The handwriting on the page was tense, like the hand that wrote it was trembling.
"I was sitting on the floor, my back against the wall, and my heart couldn't believe what it had just heard."
"Mama stood in front of me, tears in her eyes—but not of regret... tears of relief, like they had finally 'put me back on the right path.'"
"They told me his name, his age, his job, his father's salary... everything about them, and nothing about me."
"Inside, I was screaming: I'm not ready… I don't want this… He's not for me."
"But my voice never came out."
Sherry felt every word like a stab. Not just because of Sherine, but because it felt like reading her own future... the same script, the same cage being prepared since she was a child.
"The wedding's in a month, girl. It's better this way. Everything will be fine."
"But me? I was disappearing."
"I started dressing like a 'bride.' A stiff white dress, clinging to my body as if they were trying to erase every trace of me."
"It wasn't a dress... it was a shroud."
The wedding day looked shiny from the outside… but inside, it was dark.
Everyone was dressed up, the music was playing, fake laughter echoed... and all they said was: "What a beautiful bride!"
But Sherine?
She stood in front of the mirror and couldn't see herself.
"They'd dressed me in a face that wasn't mine... the face of another girl, not Sherine."
Her mother entered, looked her up and down, and said:
"Smile. Let him see you pretty, so he won't change his mind."
But Sherine had already made up her mind.
As they walked into the hall, and all eyes were on her, Sherine stood still for a moment…
Then she started laughing.
A laugh that wasn't normal.
A loud… broken… mad laugh.
"I'm the bride? Me?!"
"Where's Yasmin? Isn't she the groom?"
"I'm not marrying anyone but her!"
The hall turned to chaos.
The guests fell silent.
The ululations stopped.
The groom stepped back.
Her mother tried to grab her arm, hissing:
"Don't disgrace us!"
But Sherine had already decided to expose them… Expose the silence, the oppression, the forced marriage.
She started dancing, threw her veil to the ground,
and shouted:
"I'm not a bride… I'm free!"
"I won't marry the one you chose!"
"I love… and it's not madness. But if freedom is madness, then yes—I'm mad!"
The groom, unable to look her in the eyes, turned to her father:
"I'm sorry… Your daughter's not right in the head."
"I can't go through with this."
And he left.
Leaving behind a heavy scandal…
That same night, people whispered:
"She's gone mad."
"Such a shame, she looked beautiful."
"I was going to ask for her for my son... what a waste."
"If they had raised her properly, she wouldn't have lost her mind."

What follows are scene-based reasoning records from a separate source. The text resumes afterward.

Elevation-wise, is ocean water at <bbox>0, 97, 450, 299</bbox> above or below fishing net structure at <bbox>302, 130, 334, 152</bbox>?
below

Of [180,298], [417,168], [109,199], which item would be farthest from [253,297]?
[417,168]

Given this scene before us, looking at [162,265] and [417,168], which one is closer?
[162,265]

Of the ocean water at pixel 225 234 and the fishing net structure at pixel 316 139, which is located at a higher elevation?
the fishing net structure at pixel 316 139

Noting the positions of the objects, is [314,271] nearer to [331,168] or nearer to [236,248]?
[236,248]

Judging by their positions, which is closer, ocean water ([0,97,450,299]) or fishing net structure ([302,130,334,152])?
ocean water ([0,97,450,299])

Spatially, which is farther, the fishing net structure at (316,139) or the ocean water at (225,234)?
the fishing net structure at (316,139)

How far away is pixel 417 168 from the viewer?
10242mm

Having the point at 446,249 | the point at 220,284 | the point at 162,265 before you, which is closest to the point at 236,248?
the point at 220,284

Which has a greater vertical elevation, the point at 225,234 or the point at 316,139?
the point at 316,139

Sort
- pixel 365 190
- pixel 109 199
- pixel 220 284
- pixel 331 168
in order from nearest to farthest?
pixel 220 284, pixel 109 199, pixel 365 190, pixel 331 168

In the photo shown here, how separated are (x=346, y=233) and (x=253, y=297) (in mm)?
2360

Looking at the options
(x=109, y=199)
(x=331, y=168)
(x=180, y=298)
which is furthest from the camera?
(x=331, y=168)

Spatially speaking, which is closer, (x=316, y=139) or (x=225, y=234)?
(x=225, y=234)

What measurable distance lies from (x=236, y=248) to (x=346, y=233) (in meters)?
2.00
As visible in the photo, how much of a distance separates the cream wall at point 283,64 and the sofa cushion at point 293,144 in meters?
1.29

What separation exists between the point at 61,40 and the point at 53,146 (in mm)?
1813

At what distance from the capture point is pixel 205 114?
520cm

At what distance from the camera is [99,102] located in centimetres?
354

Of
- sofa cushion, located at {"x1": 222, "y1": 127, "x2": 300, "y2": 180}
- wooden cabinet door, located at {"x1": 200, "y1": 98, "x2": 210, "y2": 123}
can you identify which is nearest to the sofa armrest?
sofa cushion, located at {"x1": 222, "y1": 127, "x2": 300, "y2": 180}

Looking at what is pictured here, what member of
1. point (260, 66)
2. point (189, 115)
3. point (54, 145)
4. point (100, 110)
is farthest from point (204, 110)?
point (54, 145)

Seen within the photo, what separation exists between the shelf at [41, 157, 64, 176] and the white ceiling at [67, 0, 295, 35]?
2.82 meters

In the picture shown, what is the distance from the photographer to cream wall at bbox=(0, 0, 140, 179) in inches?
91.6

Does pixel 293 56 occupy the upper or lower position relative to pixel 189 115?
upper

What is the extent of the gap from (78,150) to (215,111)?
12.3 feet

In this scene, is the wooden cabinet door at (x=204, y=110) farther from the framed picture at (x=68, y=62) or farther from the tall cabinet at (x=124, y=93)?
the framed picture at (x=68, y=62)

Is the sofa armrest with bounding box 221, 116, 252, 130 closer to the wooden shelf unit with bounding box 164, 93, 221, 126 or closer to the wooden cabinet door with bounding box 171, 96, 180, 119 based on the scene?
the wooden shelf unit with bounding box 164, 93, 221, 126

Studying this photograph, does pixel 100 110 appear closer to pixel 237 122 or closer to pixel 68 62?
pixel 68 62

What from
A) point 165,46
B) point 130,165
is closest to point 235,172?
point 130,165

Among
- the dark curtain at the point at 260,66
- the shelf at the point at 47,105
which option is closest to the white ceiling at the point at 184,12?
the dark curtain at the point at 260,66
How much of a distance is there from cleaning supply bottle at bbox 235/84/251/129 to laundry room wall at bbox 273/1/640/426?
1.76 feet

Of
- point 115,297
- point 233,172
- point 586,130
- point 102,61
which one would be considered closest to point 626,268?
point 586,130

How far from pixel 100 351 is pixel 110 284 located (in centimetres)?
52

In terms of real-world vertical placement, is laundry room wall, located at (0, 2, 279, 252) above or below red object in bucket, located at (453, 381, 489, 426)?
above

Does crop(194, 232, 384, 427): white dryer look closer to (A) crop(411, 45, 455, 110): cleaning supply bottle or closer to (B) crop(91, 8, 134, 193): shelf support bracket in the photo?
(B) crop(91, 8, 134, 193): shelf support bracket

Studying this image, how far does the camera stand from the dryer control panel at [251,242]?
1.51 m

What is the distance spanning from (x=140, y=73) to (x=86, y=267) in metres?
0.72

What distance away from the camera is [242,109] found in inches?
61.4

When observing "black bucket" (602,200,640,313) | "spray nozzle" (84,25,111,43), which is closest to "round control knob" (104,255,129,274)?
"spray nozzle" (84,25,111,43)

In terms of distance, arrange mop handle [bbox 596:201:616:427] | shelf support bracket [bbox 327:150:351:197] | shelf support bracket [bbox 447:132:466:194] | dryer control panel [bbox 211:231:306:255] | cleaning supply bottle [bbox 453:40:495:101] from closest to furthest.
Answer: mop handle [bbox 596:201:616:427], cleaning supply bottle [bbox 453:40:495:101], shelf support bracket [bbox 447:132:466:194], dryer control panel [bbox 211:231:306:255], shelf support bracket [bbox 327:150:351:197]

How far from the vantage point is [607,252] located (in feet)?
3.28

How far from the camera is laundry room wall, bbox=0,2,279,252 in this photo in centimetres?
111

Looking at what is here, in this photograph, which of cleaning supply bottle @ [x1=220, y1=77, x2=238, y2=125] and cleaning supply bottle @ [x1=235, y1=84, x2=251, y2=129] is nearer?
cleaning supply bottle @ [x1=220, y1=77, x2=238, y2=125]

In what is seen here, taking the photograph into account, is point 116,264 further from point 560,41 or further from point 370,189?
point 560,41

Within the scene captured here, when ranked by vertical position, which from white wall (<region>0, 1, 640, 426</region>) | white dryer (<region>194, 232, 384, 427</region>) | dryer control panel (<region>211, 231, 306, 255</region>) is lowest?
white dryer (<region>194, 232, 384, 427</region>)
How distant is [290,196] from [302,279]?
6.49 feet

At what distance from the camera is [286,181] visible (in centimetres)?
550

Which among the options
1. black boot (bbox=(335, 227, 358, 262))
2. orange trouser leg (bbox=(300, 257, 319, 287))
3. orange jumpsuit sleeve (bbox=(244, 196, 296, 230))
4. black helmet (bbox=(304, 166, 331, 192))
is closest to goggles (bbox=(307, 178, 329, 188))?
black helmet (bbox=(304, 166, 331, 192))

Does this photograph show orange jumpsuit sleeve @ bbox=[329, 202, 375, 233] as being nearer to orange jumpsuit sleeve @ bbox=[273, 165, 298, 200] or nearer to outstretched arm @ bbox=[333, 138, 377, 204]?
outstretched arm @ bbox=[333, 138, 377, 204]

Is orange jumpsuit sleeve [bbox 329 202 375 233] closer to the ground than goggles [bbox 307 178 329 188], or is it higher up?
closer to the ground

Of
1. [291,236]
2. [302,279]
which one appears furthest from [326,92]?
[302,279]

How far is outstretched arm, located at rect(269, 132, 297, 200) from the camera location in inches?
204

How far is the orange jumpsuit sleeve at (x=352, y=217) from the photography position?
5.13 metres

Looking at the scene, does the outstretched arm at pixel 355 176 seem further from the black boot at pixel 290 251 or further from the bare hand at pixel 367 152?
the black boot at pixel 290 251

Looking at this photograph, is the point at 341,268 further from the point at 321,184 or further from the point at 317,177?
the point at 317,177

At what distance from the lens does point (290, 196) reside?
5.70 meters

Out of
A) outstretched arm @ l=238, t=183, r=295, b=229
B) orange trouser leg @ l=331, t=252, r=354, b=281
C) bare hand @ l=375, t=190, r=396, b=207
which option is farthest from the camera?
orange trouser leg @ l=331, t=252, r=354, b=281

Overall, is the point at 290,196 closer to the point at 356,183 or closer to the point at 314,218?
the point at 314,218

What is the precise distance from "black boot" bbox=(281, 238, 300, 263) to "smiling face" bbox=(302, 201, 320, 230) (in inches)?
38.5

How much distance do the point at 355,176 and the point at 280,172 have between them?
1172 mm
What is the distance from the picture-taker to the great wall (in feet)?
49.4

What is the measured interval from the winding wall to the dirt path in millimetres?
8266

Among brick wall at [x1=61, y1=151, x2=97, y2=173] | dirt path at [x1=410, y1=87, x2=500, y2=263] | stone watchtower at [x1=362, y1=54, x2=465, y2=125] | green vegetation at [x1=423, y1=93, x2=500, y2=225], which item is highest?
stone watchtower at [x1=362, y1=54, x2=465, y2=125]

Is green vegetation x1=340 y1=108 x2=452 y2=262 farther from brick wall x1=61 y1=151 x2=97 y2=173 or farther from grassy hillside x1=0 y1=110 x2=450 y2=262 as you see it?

After that… No one called her by her name again. She became "the crazy one." They locked the doors. Silenced her voice… But she had written enough.
They drove back home, silence heavy in the air.
She waited for one of her siblings to say:
"Stop, this is cruel. She's your daughter. Love her as she is..."
But none of them had the courage to stand for her.
The moment her mother shut the door, she raised her hand and slapped Sherine—without a word.
Her father stood nearby, eyes not weeping… but boiling.
He spoke, voice tight with rage:
"You humiliated us! Made us the town's joke!"
"This is marriage! Honor! Not a game!"
"You lied to us, acted insane in front of everyone, for a fantasy in your head?!"
"We should've pulled you out of school before your mind got corrupted!"
He turned to her mother:
"Lock her in. No more going out."
"No food without my permission!"
"No mirrors. No paper. No pens!"
"Why should she see herself? See what?"
They stripped her room.
Closed the window.
Took the dress, the bag—everything that proved she was still alive.
Even her name was banned… She became "the crazy one," not Sherine.
That night, she heard her mother whisper to her father:
"She needs a sheikh… or a psychiatrist… maybe a mental hospital!"
And her father replied:
"What can't be fixed with upbringing can be fixed with discipline. That girl won't drag us to hell."
Sherine was drowning in the silence of her room…
The walls echoed stillness, the air was suffocating, the light—gone.
Everything around her had died… even time.
Suddenly, the door creaked.
A small crack opened, and a dim light slipped in—like a thread of hope crawling through the darkness.
A small child entered…
Wide eyes, messy hair, no words spoken.
He approached her gently, as if his feet didn't touch the ground.
He looked at her and softly touched her trembling hand…
A quiet rhythm of comfort in the noise of pain.
He didn't ask.
And suddenly, when I looked into his eyes…
My breath caught.
There was something familiar—something that hurt.
A gaze that was broken, innocent… and defeated all at once.
And before my mind could speak, my heart already knew:
"That's Amir… cast out since the day he was born."
"Another victim… of my family's cruelty."